Jest na to kilka patentów, ale uwierzcie mi ten efekt bedzie do pierwszego czy drugiego mycia. Pozniej wyjdą wszystkie frędzle, sandmarki i hologramy, choć ten ostatni efekt widzę nawet bez mycia. 80% społeczeństwa nie wie co to są holosy, nie zdają sobie z tego sprawy jak to wstretnie wyglada.
Nie raz juz mialem styczność z osobami, które wróciły z korekty lakieru od januszy, wiekszosc byla bardzo zadowolona, lecz przejzeli na oczy w momencie gdy pokazalem im błędy.

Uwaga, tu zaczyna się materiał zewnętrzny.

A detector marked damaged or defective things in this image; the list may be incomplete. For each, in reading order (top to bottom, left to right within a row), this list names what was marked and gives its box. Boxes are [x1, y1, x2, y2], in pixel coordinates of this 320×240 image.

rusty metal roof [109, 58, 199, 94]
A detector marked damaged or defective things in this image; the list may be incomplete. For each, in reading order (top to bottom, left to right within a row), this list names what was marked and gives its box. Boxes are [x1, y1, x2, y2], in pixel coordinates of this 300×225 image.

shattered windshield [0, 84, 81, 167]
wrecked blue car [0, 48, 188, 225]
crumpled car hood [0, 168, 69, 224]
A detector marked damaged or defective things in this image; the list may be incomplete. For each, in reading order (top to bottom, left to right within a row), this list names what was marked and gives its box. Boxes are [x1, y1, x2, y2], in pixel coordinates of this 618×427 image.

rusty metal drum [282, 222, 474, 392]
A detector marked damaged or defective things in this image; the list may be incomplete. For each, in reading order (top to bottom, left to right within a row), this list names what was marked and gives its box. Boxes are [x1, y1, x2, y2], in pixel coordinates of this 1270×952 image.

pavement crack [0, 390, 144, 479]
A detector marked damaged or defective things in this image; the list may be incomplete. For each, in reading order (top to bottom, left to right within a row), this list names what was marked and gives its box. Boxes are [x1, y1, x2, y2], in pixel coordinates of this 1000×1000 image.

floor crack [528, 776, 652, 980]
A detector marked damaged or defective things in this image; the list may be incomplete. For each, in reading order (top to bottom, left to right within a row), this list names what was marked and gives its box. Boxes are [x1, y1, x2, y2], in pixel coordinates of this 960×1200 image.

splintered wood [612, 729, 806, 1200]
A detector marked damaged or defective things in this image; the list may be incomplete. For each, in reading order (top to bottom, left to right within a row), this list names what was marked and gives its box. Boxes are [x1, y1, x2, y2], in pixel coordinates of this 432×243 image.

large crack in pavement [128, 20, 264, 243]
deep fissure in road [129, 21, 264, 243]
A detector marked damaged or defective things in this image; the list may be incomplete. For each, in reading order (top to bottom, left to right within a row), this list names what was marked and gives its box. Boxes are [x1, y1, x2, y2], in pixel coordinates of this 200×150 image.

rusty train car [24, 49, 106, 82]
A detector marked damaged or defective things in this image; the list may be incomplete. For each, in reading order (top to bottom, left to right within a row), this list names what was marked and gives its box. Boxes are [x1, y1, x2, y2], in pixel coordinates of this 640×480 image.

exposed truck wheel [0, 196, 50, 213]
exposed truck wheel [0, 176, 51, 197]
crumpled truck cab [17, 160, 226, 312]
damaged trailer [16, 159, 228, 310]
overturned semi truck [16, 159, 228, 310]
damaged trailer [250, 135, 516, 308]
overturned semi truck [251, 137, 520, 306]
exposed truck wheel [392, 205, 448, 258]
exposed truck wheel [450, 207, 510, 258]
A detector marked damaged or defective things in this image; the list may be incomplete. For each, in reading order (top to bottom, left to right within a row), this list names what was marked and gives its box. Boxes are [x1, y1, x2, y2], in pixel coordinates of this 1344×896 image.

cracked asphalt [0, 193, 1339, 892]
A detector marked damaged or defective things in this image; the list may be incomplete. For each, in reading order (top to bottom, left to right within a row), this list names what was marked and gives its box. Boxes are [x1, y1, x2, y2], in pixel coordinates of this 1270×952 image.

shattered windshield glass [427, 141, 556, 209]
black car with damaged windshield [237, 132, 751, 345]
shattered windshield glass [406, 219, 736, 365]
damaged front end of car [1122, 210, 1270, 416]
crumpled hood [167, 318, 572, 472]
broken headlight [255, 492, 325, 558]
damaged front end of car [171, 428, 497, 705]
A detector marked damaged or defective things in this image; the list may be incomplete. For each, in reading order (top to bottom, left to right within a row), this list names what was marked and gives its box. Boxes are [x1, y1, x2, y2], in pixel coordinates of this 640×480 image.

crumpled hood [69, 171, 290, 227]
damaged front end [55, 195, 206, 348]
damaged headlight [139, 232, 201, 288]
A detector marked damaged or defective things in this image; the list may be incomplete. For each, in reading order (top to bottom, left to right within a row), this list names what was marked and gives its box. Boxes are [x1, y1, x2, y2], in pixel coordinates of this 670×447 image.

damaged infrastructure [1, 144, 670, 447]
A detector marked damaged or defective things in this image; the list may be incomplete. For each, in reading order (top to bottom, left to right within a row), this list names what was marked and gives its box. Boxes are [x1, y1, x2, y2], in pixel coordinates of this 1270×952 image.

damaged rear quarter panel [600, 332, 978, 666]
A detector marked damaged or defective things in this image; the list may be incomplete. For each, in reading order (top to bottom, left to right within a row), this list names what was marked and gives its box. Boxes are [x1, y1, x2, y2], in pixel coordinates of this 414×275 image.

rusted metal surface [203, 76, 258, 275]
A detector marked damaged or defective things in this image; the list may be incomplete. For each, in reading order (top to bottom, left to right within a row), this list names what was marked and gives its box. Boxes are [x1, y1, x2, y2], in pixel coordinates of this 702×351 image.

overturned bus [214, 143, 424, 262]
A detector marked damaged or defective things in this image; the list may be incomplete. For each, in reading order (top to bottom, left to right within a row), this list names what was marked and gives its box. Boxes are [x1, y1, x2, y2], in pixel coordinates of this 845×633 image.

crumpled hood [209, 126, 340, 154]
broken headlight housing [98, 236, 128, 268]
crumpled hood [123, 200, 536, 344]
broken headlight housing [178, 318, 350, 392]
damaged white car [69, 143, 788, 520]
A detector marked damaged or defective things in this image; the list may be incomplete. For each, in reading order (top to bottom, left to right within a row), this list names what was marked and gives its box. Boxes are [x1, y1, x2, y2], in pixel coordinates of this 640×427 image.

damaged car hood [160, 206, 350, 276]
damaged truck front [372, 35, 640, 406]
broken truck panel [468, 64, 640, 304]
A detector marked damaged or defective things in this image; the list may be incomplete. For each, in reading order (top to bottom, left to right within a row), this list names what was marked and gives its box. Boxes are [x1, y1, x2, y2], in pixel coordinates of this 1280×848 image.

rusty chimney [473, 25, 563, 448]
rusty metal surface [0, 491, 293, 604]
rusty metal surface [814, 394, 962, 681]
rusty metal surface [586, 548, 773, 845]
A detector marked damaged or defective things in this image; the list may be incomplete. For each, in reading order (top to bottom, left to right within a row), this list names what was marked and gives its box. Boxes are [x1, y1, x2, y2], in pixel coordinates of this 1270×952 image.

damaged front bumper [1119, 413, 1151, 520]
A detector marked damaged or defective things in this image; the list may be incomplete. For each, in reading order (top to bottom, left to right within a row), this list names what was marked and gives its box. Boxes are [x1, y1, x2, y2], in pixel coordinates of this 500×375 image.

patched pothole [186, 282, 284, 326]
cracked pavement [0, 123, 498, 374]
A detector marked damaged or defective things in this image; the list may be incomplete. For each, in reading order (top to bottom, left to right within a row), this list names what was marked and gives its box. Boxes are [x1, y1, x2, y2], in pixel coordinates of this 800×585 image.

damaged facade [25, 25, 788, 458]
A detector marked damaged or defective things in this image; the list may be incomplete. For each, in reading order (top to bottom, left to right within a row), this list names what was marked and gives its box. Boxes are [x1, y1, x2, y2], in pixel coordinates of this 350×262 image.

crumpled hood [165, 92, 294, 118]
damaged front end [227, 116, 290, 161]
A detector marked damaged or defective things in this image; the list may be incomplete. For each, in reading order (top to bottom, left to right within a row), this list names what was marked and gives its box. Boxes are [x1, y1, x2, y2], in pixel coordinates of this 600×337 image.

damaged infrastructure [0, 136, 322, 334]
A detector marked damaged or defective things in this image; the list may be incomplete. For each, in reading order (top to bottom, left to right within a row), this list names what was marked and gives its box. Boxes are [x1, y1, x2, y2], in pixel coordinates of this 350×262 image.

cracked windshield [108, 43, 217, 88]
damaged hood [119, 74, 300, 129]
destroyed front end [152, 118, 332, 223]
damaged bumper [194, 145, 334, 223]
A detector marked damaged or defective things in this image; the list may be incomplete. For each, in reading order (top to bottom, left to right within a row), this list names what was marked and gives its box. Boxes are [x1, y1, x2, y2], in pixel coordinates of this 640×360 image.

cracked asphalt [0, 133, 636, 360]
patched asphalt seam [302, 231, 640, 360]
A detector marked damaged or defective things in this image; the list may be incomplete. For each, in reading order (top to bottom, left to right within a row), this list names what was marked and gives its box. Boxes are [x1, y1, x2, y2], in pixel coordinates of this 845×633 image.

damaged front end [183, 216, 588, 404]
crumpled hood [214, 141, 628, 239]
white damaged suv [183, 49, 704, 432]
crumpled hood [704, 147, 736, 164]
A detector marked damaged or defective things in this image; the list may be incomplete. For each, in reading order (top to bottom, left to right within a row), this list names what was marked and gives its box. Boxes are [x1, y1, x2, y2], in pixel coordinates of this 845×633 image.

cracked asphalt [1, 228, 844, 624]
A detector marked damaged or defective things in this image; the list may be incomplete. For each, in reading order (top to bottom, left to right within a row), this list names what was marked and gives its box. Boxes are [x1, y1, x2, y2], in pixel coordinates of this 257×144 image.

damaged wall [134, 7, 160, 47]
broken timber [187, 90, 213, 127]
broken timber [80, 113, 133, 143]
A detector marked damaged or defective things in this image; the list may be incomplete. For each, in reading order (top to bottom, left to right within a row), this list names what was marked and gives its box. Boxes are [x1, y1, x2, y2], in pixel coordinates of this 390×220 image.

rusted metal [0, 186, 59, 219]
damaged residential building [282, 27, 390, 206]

To tak w wielkim skrucie, jeżeli są błędy przepraszam, pisane w przerwach na fajke. Moja rada, zabierajcie zawsze alko 90% i mikrofibre, alko wymyje wszytko i pokaze faktyczny stan lakieru.

#motoryzacja

Jeżeli macie pytania, smialo pisać!
Pobierz localgoodness - #januszdetailingu
dzien jak co dzien, syfiasta kawa i drogie pokrowce...
źródło: comment_R1rbyxVX1pO3A10qknaoVYcL9ecXVtZQ.jpg
  • 14
@localgoodness: pytanie trochę z innej beczki - czy nie czujesz jakichś moralnych oporów przed poprawianiem ewidentnych "gongów", które będą wciśnięte laikom? Rozumiem, że to Twoja praca i nie masz obowiązku się nad tym zastanawiac ale czy masz w ogóle takie przemyślenia? :)
@localgoodness dzieki za radw z tym spirytem, ale jak janusz wie co za ulepa wciska to się obruszy ze mu lakier niszcze tym rozpuszczalnikiem i zeby mu tego wypucowanego guana nie ruszac...
Pewno dawno w polsce auta nie kupowałeś co ? xD
@localgoodness: osobiście z płynem nie próbowałem, ale ISO stosuje sam jak poleruje swoje auto. Na pewno jest taniej niż spirytus :D
poza tym trzeba jakoś ściągać zwijającą się paste z tego tragicznego lakieru Hondy ( ͡° ʖ̯ ͡°)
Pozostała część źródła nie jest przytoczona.